Task brief
Please give the listing again in its entirety, exactly as written.

==== Excerpted data ====

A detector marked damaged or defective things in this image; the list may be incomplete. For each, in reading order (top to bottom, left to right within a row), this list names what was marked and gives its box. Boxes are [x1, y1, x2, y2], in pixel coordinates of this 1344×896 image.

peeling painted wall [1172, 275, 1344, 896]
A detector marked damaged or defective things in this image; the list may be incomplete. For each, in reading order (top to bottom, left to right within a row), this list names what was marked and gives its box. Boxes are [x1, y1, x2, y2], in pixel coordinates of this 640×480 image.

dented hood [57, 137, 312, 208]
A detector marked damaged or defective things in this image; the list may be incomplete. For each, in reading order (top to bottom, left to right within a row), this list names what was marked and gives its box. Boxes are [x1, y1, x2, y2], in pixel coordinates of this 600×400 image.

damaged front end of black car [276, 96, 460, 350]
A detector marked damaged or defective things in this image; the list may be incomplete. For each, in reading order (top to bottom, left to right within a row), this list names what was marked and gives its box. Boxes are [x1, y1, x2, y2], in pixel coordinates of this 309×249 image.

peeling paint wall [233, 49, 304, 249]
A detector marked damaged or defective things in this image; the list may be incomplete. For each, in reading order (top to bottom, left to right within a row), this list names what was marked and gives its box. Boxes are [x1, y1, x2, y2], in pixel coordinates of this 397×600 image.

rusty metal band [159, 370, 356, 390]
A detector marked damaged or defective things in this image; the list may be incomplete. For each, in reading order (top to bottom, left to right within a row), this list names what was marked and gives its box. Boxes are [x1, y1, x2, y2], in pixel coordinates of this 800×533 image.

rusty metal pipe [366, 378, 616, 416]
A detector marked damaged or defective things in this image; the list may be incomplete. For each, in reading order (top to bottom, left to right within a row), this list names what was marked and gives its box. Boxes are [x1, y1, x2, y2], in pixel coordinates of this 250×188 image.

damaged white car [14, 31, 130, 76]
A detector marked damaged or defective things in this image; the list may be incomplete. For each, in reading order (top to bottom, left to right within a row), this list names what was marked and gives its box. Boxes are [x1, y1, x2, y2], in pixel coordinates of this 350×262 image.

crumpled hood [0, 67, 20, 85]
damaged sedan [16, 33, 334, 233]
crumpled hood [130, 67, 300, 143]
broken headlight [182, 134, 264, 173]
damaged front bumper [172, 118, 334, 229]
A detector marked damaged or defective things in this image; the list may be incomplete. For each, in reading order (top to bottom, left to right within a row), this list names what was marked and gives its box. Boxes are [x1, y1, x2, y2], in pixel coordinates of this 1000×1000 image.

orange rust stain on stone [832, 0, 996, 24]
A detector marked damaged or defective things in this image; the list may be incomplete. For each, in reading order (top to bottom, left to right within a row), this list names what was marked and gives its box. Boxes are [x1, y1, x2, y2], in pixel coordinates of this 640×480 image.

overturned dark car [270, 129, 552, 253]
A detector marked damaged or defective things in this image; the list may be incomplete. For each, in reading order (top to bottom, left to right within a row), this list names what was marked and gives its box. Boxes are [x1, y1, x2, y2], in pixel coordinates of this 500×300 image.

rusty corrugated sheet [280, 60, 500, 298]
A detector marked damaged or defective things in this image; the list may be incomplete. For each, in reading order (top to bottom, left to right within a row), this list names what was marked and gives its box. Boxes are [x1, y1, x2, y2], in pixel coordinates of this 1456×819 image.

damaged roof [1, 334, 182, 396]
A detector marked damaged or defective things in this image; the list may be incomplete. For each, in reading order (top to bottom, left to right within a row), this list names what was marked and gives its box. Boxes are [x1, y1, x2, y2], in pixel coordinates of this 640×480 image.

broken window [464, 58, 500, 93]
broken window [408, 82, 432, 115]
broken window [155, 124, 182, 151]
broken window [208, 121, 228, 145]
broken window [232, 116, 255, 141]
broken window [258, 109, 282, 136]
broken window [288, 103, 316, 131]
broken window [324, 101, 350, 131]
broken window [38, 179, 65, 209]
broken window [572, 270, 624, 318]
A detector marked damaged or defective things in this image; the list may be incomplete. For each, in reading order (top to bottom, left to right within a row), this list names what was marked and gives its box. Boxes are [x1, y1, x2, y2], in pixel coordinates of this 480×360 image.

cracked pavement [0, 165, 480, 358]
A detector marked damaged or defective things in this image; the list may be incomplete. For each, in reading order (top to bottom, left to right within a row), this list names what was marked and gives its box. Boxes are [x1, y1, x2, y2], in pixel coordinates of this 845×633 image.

====

Response to this task
A detector marked damaged or defective things in this image; the list may be incomplete. For each, in reading order (top to bottom, left to right within a row), this list names what was marked and gives its box. Boxes are [x1, y1, x2, y2], in pixel coordinates of this 1344×896 image.

peeling painted wall [1172, 275, 1344, 896]
A detector marked damaged or defective things in this image; the list may be incomplete. For each, in reading order (top to bottom, left to right within a row), this list names what was marked and gives its box. Boxes are [x1, y1, x2, y2], in pixel coordinates of this 640×480 image.

dented hood [57, 137, 312, 208]
A detector marked damaged or defective things in this image; the list may be incomplete. For each, in reading order (top to bottom, left to right within a row), this list names what was marked and gives its box. Boxes are [x1, y1, x2, y2], in pixel coordinates of this 600×400 image.

damaged front end of black car [276, 96, 460, 350]
A detector marked damaged or defective things in this image; the list may be incomplete. For each, in reading order (top to bottom, left to right within a row), this list names what was marked and gives its box. Boxes are [x1, y1, x2, y2], in pixel coordinates of this 309×249 image.

peeling paint wall [233, 49, 304, 249]
A detector marked damaged or defective things in this image; the list may be incomplete. For each, in reading order (top to bottom, left to right within a row), this list names what was marked and gives its box. Boxes are [x1, y1, x2, y2], in pixel coordinates of this 397×600 image.

rusty metal band [159, 370, 356, 390]
A detector marked damaged or defective things in this image; the list may be incomplete. For each, in reading order (top to bottom, left to right within a row), this list names what was marked and gives its box. Boxes are [x1, y1, x2, y2], in pixel coordinates of this 800×533 image.

rusty metal pipe [366, 378, 616, 416]
A detector marked damaged or defective things in this image; the list may be incomplete. For each, in reading order (top to bottom, left to right within a row), this list names what was marked and gives its box. Boxes are [x1, y1, x2, y2], in pixel coordinates of this 250×188 image.

damaged white car [14, 31, 130, 76]
A detector marked damaged or defective things in this image; the list may be incomplete. For each, in reading order (top to bottom, left to right within a row), this list names what was marked and gives its box. Boxes are [x1, y1, x2, y2], in pixel coordinates of this 350×262 image.

crumpled hood [0, 67, 20, 85]
damaged sedan [16, 33, 334, 233]
crumpled hood [130, 67, 300, 143]
broken headlight [182, 134, 264, 173]
damaged front bumper [172, 118, 334, 229]
A detector marked damaged or defective things in this image; the list may be incomplete. For each, in reading order (top to bottom, left to right within a row), this list names what was marked and gives its box. Boxes are [x1, y1, x2, y2], in pixel coordinates of this 1000×1000 image.

orange rust stain on stone [832, 0, 996, 24]
A detector marked damaged or defective things in this image; the list may be incomplete. For each, in reading order (top to bottom, left to right within a row), this list names what was marked and gives its box. Boxes are [x1, y1, x2, y2], in pixel coordinates of this 640×480 image.

overturned dark car [270, 129, 552, 253]
A detector marked damaged or defective things in this image; the list may be incomplete. For each, in reading order (top to bottom, left to right within a row), this list names what was marked and gives its box. Boxes are [x1, y1, x2, y2], in pixel coordinates of this 500×300 image.

rusty corrugated sheet [280, 60, 500, 298]
A detector marked damaged or defective things in this image; the list may be incomplete. For each, in reading order (top to bottom, left to right within a row), this list names what was marked and gives its box. Boxes are [x1, y1, x2, y2], in pixel coordinates of this 1456×819 image.

damaged roof [1, 334, 182, 396]
A detector marked damaged or defective things in this image; the list may be incomplete. For each, in reading order (top to bottom, left to right within a row), this list names what was marked and gives its box. Boxes are [x1, y1, x2, y2], in pixel coordinates of this 640×480 image.

broken window [464, 58, 500, 93]
broken window [408, 82, 432, 115]
broken window [155, 124, 182, 151]
broken window [208, 121, 228, 145]
broken window [232, 116, 255, 141]
broken window [258, 109, 282, 136]
broken window [288, 103, 316, 131]
broken window [324, 101, 350, 131]
broken window [38, 179, 65, 209]
broken window [572, 270, 624, 318]
A detector marked damaged or defective things in this image; the list may be incomplete. For each, in reading order (top to bottom, left to right within a row), this list names what was marked and gives its box. Boxes are [x1, y1, x2, y2], in pixel coordinates of this 480×360 image.

cracked pavement [0, 165, 480, 358]
A detector marked damaged or defective things in this image; the list may be incomplete. For each, in reading order (top to bottom, left to right within a row), this list names what was marked and gives its box. Boxes are [x1, y1, x2, y2], in pixel coordinates of this 845×633 image.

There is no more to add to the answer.